Another thing to look forward to once you officially become a senior citizen is getting your pension, but it seems that the Australian government now has other plans.
Because of the upsurge in life expectancy, the Turnbull administration is proposing to gradually increase the age eligibility for pensions from 67 to 70 years by the year 2035. The said age eligibility was designed to go up in six month increments every two years from 2023. From then, it will climb every six months from 2025 to 2029 until it finally hits 70.
This measure was first proposed in 2014 under Tony Abbott and is due to take effect next month, on 1 July 2017 to be exact. Hence, those born on or after 1 July 1952 will have to be at least 65 years and 6 months old starting next month to be able to claim their retirement benefits.

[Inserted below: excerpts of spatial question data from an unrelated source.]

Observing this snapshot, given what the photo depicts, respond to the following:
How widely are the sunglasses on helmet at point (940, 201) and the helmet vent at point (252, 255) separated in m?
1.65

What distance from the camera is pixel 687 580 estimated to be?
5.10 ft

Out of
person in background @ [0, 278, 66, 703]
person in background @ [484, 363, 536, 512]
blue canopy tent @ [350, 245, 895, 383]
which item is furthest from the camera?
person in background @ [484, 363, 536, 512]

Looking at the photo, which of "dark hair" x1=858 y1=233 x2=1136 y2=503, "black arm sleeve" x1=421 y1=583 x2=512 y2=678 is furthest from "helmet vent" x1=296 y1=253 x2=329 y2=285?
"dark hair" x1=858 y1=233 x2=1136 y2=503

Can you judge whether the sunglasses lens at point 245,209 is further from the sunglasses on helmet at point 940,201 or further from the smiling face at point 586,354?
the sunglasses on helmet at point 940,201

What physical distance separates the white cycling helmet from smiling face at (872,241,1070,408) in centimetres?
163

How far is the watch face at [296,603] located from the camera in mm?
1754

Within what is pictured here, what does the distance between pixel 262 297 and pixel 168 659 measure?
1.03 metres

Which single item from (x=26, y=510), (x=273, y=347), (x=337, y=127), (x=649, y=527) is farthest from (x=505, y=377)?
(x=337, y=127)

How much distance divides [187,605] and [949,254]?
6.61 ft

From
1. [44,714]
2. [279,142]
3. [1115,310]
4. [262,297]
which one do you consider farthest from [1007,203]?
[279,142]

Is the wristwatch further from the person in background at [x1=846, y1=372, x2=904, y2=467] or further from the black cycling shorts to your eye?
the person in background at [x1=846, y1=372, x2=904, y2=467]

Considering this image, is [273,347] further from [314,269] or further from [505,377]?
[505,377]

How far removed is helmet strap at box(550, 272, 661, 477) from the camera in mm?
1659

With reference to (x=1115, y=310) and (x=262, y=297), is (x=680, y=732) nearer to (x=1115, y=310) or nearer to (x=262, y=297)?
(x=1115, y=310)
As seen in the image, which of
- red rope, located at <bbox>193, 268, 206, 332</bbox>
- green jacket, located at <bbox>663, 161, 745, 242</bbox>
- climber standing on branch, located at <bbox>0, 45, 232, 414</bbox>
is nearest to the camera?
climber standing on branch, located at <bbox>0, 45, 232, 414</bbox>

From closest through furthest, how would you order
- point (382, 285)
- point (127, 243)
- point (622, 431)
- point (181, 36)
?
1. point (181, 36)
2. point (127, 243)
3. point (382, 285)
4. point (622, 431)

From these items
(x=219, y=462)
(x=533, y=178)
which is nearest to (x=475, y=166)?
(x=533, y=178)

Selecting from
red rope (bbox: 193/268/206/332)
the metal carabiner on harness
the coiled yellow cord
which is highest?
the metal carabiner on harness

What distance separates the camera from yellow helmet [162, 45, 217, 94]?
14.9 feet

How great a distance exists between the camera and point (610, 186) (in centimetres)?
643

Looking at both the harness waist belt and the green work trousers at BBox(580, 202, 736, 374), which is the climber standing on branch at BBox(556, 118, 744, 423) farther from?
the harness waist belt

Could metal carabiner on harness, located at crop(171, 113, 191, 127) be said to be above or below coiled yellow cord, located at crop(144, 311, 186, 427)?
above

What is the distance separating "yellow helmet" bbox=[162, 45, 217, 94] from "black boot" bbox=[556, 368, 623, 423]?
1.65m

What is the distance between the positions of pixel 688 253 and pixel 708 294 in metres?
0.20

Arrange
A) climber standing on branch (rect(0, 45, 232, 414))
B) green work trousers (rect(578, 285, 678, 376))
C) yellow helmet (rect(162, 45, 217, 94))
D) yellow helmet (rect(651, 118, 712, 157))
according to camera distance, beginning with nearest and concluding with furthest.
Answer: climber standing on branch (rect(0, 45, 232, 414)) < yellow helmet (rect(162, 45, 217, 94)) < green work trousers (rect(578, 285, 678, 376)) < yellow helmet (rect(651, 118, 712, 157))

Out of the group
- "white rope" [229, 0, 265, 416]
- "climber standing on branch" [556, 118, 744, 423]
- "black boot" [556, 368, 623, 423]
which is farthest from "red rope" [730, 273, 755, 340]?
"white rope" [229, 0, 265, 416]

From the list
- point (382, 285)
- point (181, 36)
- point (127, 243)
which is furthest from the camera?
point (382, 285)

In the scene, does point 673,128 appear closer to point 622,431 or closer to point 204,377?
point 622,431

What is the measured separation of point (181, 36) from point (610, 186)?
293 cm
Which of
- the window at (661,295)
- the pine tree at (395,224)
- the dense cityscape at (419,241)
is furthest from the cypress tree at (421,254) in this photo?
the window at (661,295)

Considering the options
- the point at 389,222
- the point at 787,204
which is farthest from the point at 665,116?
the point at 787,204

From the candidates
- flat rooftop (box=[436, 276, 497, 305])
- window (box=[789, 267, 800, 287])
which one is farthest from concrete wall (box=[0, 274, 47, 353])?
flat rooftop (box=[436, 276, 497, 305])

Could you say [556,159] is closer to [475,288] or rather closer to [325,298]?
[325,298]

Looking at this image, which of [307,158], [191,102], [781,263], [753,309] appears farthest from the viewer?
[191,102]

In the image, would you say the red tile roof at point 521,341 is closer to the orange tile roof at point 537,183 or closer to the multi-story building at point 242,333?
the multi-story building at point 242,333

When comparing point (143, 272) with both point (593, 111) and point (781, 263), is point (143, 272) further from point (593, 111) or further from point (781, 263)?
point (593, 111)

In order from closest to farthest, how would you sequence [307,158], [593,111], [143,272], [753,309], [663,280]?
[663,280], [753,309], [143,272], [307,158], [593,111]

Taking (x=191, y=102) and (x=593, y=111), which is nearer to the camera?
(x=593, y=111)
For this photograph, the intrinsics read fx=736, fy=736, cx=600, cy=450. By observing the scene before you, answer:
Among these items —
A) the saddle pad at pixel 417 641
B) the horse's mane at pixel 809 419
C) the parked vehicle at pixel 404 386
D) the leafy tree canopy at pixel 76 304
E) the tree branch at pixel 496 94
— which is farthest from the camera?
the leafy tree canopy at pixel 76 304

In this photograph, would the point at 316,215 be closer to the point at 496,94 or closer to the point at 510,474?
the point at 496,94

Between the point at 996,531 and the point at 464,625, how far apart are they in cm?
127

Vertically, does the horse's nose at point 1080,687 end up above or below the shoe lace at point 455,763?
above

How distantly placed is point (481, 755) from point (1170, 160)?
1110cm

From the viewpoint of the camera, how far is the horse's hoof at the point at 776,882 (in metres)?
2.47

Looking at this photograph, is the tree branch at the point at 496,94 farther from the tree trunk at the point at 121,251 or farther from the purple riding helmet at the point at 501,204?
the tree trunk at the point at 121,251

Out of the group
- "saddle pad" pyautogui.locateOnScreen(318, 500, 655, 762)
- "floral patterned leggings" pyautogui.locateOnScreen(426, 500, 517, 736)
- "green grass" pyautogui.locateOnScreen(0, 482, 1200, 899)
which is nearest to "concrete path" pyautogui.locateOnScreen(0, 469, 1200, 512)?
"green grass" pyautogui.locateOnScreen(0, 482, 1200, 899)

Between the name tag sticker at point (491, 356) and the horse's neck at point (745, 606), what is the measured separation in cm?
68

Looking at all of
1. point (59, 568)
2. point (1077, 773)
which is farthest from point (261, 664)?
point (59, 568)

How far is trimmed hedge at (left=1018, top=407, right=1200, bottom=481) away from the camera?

Social Services Minister Christian Porter mentioned that such changes were wrought to address the sustainability of the pension system. The Telegraph quoted him saying, “It remains government policy to increase the pension age to 70…to ensure that our pension system is sustainable for future generations.”
Without the policy change, the age pension is projected to cost taxpayers as much as AU$72.3 billion in 2023 or 2024. Furthermore, the 65 and above population is poised to be 8.9 million in number by 2054 or 2055, totaling 1/5th of the population and potentially imposing an enormous strain on the taxpayers.
Not everyone is so thrilled with the new age requirement, however.
She pointed out that it would be unreasonable to expect manual workers like miners, farmers, and nurses to keep working until they’re 70 due to the strenuous nature of their jobs and the frailties brought about by the aging process.
Sandra Buckley, chief executive of Women in Superannuation, on the other hand, brought up how the female half of the population would get the shorter end of the stick. Because of the gender pay gap, the resulting new age eligibility requirement would make it especially hard for women to make ends meet in their twilight years.
Should the aforementioned opposition have no effect on this measure being passed, Australia will have the highest pension age among the world’s developed countries.